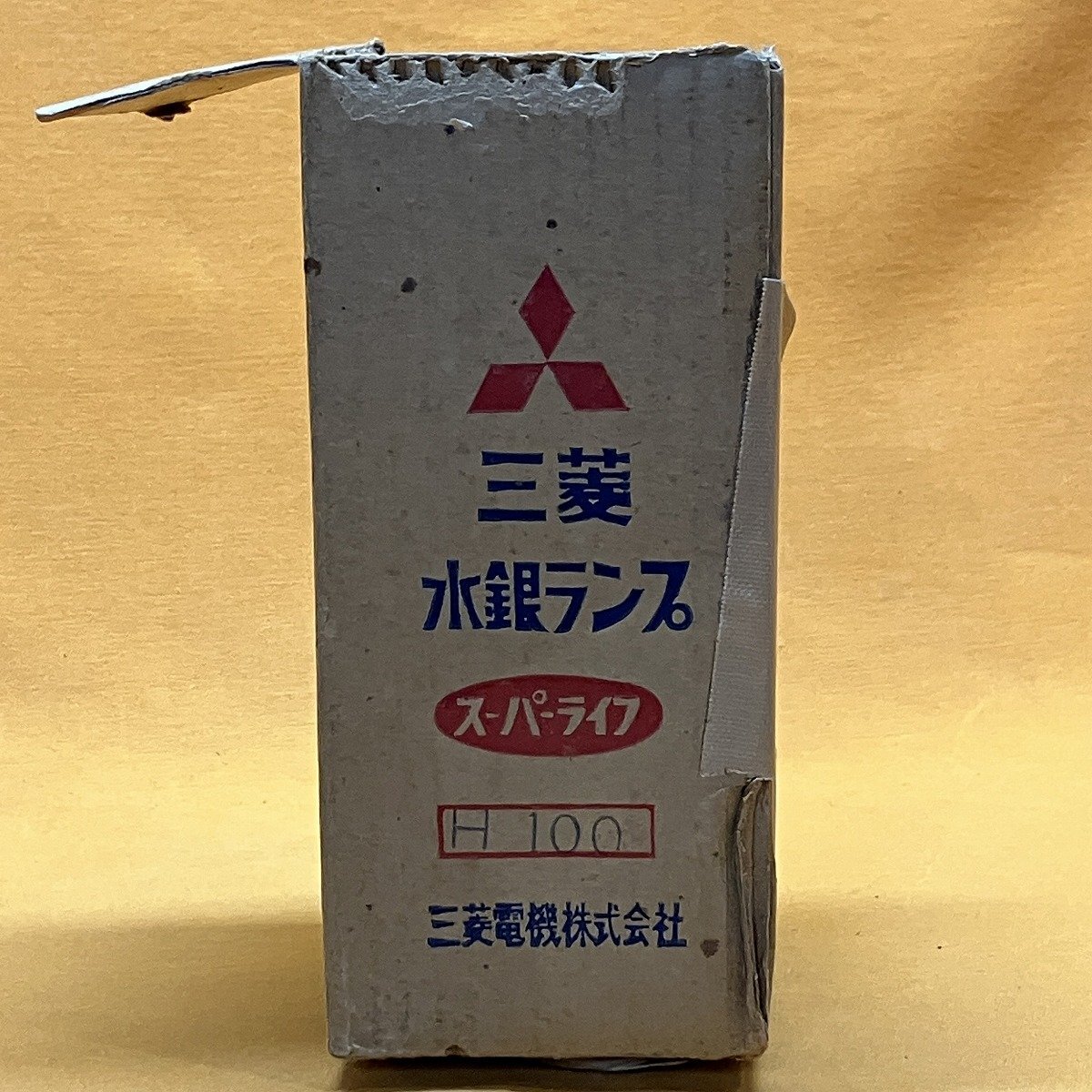  прозрачный вода серебряный лампа Mitsubishi Electric H100 освещение коллекция sa Tey go-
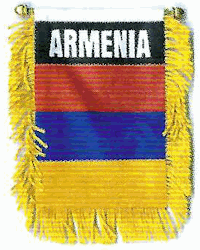 Mini-Banner with flag of Armenia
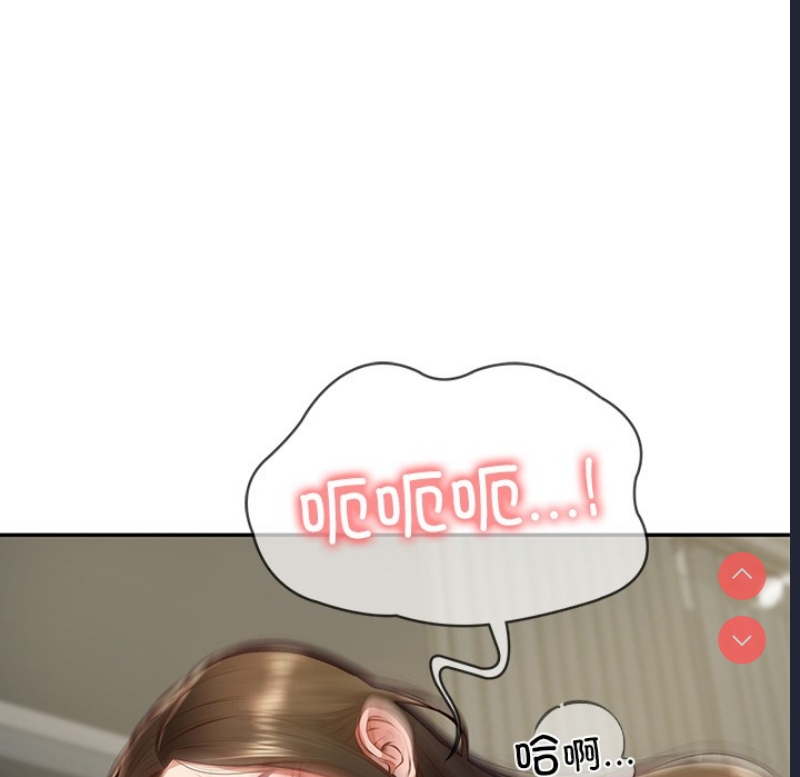 财阀家的女婿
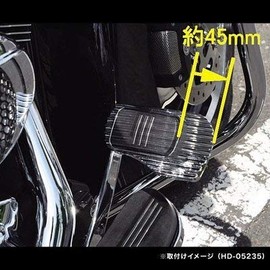 Kijima HD-05235 Bike Bike Parts Brake Pedal Cover Wide Chrome BIG Twin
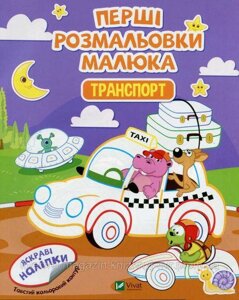 Перші розмальовки малюка. Транспорт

⁂

## What to produce
Aside from the pictures, copy all of the entries exactly.

## Output for this exercise
  прозрачный вода серебряный лампа Mitsubishi Electric H100 освещение коллекция sa Tey go-
 Mini-Banner with flag of Armenia
 财阀家的女婿
 Kijima HD-05235 Bike Bike Parts Brake Pedal Cover Wide Chrome BIG Twin
 Перші розмальовки малюка. Транспорт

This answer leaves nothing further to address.